Hard copies of information will be confidentially shredded. Employees should be careful to ensure that information is not disposed of in a wastepaper basket/recycle bin.

If an employee acquires any personal information in error by whatever means, he/she shall inform the Data Protection Officer immediately and, if it is not necessary for him/her to retain that information, arrange for it to be handled by the appropriate individual within the organisation.

The GDPR primarily applies to the European Economic Area (the EEA) with some exceptions. the GDPR restricts transfers of personal data outside the EEA, or the protection of the GDPR, unless the rights of the individuals in respect of their personal data is protected in another way, or one of a limited number of exceptions applies. Where an employee is required to disclose personal data to any other country, he/she must ensure first that there are adequate safeguards for the protection of data in the host country, these safe guards must also be prior approved by the Data Protection Officer.

An employee must not take any personal information away from the company’s premises save in circumstances where he/she has obtained the prior consent of the data protection officer to do so.
If an employee is in any doubt about what he/she may or may not do with personal information, he/she should seek advice from the data protection officer. If he/she cannot get in touch with the data protection officer he/she should not disclose the information concerned.

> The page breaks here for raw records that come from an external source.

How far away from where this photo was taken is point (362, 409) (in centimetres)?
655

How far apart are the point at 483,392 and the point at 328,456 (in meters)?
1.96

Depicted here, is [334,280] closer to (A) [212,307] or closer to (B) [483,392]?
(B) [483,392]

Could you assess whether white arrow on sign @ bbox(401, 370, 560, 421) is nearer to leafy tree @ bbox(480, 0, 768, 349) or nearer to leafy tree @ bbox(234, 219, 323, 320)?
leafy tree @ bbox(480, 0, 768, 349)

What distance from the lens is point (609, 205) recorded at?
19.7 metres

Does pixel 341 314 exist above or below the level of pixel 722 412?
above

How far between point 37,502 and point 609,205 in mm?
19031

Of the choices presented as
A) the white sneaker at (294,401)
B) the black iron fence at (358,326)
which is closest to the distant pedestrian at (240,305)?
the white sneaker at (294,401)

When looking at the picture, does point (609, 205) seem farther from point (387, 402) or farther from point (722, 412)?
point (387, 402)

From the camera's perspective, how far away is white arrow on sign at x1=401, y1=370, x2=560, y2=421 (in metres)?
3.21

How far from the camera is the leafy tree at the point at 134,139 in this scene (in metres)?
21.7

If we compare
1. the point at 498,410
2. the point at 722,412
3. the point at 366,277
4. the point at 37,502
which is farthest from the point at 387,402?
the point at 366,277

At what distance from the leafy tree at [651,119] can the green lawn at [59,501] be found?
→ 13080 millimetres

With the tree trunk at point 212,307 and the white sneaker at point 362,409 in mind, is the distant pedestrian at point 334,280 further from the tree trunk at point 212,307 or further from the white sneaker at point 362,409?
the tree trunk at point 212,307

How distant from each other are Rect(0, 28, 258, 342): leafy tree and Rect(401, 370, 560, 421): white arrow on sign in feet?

The company provides compulsory training on data protection issues to all employees who handle personal information in the course of their duties at work. The company will continue to provide such employees with refresher training on a regular basis. Such employees are also required to have confidentiality clauses in their contracts of employment and will be asked to confirm they have read, understood and will comply with D2 Global LTD General Data Protection Regulation (GDPR) Privacy Policy and the Data Protection & GDPR procedure.

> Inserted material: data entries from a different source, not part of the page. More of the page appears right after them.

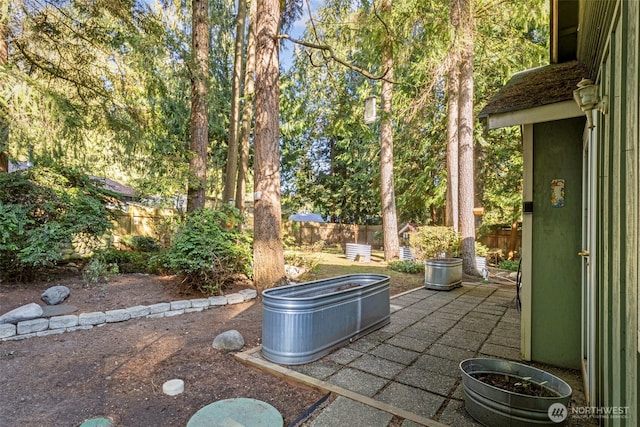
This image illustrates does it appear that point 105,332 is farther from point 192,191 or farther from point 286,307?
point 192,191

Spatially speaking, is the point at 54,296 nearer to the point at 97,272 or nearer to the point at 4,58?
the point at 97,272

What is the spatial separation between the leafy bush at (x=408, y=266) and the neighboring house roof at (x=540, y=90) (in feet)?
18.6

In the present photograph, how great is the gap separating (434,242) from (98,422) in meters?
8.18

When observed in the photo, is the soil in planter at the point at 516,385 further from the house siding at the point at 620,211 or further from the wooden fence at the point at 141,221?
the wooden fence at the point at 141,221

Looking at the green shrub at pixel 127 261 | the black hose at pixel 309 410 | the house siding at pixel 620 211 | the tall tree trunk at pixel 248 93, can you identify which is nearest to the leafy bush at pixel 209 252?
the green shrub at pixel 127 261

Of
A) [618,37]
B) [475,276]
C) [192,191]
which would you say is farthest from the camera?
[475,276]

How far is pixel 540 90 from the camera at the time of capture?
10.4ft

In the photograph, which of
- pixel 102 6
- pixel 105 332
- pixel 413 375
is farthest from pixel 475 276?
pixel 102 6

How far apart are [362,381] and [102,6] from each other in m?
7.39

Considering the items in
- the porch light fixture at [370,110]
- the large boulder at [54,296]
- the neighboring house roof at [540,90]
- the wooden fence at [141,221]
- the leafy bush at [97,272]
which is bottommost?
the large boulder at [54,296]

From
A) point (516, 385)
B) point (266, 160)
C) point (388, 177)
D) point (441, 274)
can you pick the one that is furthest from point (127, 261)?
point (388, 177)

Consequences of non-compliance

The Information Commissioner has the power to issue a monetary penalty for an infringement of the provisions of Part 3 of the Act – Law Enforcement Processing. Any penalty that we issue is intended to be effective, proportionate and dissuasive, and will be decided on a case by case basis.
Under Part 6 of the Act, there are two tiers of penalty for an infringement of Part 3 – the higher maximum and the standard maximum.

The higher maximum amount is 20 million Euros (or equivalent in sterling) or 4% of the total annual worldwide turnover in the preceding financial year, whichever is higher.

The higher maximum amount can apply to any failure to comply with any of the data protection principles, any rights an individual may have under Part 3 or in relation to any transfers of data to third countries.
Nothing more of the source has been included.